§ **Data for this task**:
##############################
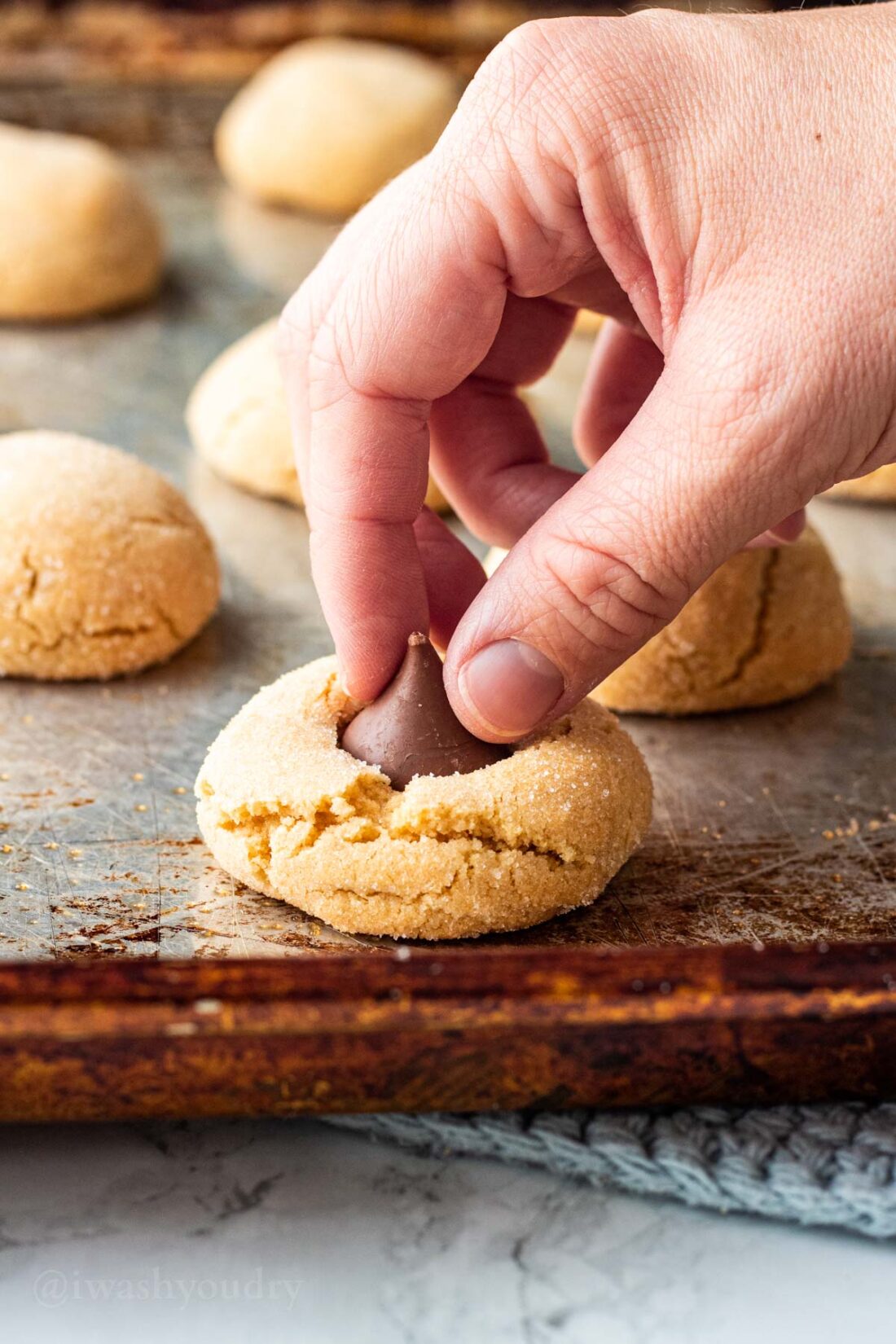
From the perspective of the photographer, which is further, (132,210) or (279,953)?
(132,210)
##############################
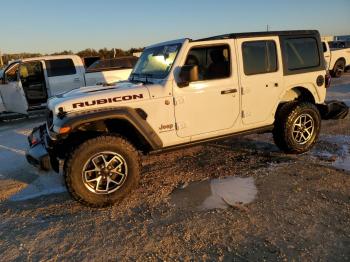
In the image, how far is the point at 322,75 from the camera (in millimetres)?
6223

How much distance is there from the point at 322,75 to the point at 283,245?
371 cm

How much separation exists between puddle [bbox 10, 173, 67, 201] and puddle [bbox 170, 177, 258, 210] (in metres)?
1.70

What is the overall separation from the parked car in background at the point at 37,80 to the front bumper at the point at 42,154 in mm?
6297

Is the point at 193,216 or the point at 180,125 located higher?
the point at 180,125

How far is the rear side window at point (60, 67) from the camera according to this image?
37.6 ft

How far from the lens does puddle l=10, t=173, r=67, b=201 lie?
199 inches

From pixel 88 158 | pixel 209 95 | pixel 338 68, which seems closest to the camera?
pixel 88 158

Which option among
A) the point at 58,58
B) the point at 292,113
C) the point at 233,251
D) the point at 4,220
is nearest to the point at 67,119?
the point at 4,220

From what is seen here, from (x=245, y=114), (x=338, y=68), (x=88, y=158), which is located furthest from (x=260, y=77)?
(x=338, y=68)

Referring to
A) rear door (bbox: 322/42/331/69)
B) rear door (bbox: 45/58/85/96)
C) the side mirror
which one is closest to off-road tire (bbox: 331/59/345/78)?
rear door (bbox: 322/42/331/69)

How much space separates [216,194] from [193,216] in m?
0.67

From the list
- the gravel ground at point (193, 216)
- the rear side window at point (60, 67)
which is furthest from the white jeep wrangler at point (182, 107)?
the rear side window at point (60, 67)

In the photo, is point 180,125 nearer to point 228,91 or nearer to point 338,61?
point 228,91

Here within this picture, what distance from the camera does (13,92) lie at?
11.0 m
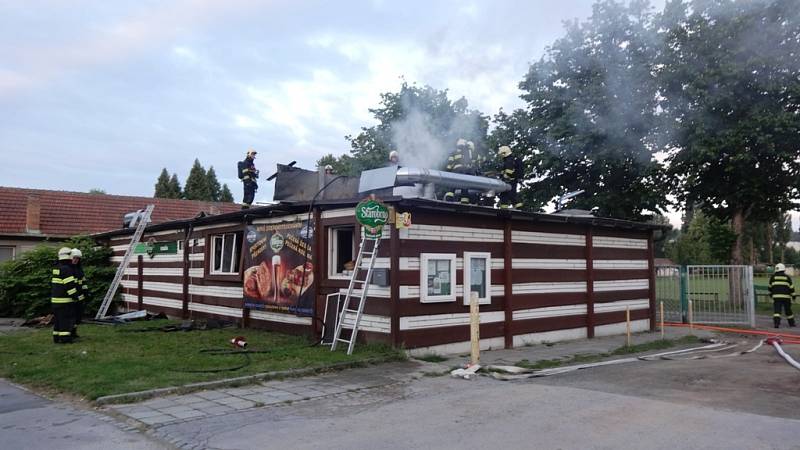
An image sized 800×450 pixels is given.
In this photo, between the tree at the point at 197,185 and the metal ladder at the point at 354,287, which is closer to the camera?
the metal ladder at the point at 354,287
##############################
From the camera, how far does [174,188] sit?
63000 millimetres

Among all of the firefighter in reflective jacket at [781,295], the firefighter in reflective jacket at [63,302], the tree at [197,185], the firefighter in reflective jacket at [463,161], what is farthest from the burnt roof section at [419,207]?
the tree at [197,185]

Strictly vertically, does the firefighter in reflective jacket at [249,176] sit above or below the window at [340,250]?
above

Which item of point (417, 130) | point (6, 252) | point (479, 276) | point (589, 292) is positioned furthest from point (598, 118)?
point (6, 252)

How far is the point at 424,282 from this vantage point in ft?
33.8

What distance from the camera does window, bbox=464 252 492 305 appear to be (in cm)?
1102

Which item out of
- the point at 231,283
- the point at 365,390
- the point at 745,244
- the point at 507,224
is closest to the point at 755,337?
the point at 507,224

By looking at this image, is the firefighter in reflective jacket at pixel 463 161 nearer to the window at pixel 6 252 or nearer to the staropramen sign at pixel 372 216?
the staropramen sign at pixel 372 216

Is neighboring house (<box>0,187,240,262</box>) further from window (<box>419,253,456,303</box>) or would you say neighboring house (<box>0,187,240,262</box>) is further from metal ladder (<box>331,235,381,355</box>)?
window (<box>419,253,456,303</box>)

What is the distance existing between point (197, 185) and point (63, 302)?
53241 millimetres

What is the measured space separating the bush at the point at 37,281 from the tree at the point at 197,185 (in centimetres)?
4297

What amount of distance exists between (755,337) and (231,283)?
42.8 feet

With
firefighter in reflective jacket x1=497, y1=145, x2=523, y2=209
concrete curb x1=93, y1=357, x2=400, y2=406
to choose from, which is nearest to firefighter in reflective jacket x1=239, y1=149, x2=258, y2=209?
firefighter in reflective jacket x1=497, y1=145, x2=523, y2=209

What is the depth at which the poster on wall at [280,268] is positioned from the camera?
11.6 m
##############################
Pick out each line in the data above that contains the word "puddle", and copy those lines in full.

How much separation exists between puddle [bbox 10, 173, 67, 201] and puddle [bbox 170, 177, 258, 210] (in metres)?
How far from the lens does puddle l=10, t=173, r=67, b=201 lie?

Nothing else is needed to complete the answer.